## TASK DESCRIPTION
Put the part of the material that opens with the line containing "Which one, hay" and runs through the end of the material into a two-column CSV with the headers "input" and "output", one row per entry. Place each text and its answer in a single quoted field, with any line breaks replaced by spaces.

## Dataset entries
········
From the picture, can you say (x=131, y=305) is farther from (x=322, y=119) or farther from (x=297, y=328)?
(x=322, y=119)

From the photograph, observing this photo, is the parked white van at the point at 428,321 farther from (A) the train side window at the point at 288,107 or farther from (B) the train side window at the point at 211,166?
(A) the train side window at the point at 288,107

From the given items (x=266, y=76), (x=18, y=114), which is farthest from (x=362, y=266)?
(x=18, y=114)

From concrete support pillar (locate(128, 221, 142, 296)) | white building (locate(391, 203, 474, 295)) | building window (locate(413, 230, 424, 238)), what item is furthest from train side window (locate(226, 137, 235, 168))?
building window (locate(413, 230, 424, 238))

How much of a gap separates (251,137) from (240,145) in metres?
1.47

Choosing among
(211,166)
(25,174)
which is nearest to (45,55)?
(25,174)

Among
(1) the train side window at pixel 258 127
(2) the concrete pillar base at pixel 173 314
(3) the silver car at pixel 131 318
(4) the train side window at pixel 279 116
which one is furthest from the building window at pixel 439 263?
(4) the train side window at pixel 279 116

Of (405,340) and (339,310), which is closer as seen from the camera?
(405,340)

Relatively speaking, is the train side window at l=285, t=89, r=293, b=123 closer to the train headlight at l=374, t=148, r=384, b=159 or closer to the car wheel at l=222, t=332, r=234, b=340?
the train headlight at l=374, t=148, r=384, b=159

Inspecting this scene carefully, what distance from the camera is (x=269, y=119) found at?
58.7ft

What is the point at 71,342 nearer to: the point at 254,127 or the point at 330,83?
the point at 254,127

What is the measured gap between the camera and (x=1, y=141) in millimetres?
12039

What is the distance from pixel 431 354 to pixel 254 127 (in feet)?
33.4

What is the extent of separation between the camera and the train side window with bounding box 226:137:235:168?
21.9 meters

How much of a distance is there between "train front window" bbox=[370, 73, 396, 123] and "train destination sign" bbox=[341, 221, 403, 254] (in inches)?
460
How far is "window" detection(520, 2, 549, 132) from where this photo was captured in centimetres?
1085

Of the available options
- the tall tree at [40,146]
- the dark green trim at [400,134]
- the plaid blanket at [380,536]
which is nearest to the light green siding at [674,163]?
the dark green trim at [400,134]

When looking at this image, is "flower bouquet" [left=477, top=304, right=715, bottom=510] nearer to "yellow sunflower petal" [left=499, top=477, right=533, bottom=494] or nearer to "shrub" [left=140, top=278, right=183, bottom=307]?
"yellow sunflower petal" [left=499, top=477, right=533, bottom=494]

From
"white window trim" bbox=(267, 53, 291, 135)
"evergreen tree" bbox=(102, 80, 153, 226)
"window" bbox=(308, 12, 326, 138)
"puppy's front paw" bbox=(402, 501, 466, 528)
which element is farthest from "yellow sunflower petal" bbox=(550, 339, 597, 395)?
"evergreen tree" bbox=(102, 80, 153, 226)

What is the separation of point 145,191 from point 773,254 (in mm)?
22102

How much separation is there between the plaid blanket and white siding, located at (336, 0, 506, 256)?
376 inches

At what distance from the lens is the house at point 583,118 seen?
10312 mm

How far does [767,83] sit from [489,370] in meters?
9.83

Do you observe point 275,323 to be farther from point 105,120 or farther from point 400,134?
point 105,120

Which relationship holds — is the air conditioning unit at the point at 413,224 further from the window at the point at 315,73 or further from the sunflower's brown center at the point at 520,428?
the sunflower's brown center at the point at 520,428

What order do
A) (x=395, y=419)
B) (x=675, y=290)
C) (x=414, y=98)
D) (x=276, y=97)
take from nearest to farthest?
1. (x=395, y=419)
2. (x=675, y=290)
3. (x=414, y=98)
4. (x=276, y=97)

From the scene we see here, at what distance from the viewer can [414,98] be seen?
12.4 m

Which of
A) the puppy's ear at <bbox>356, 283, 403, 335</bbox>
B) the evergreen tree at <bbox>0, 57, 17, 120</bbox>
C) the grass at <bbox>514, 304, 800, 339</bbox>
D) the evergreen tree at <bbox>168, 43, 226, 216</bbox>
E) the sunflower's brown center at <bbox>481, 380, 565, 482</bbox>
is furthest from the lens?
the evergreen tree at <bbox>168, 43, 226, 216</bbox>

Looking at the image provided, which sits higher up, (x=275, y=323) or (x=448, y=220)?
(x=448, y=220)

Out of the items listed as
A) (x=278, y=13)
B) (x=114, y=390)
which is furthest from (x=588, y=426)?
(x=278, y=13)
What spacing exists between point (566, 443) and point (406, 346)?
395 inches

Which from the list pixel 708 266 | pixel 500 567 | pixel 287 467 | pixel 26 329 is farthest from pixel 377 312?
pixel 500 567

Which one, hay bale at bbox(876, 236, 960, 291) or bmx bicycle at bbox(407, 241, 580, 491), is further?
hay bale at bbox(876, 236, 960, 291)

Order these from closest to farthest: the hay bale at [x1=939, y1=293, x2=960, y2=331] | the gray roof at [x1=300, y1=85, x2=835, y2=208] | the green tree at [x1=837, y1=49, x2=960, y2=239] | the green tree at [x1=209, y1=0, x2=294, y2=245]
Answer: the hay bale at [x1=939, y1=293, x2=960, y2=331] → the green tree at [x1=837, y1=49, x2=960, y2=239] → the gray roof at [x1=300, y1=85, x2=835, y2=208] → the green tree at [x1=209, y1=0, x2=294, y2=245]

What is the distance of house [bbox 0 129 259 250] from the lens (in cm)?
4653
········
## OUTPUT FOR THIS EXERCISE
input,output
"Which one, hay bale at bbox(876, 236, 960, 291) or bmx bicycle at bbox(407, 241, 580, 491), is further?","hay bale at bbox(876, 236, 960, 291)"
"Order these from closest to farthest: the hay bale at [x1=939, y1=293, x2=960, y2=331] | the gray roof at [x1=300, y1=85, x2=835, y2=208] | the green tree at [x1=837, y1=49, x2=960, y2=239] | the green tree at [x1=209, y1=0, x2=294, y2=245] Answer:","the hay bale at [x1=939, y1=293, x2=960, y2=331] → the green tree at [x1=837, y1=49, x2=960, y2=239] → the gray roof at [x1=300, y1=85, x2=835, y2=208] → the green tree at [x1=209, y1=0, x2=294, y2=245]"
"What is the distance of house [bbox 0 129 259 250] from the lens (in cm)?","4653"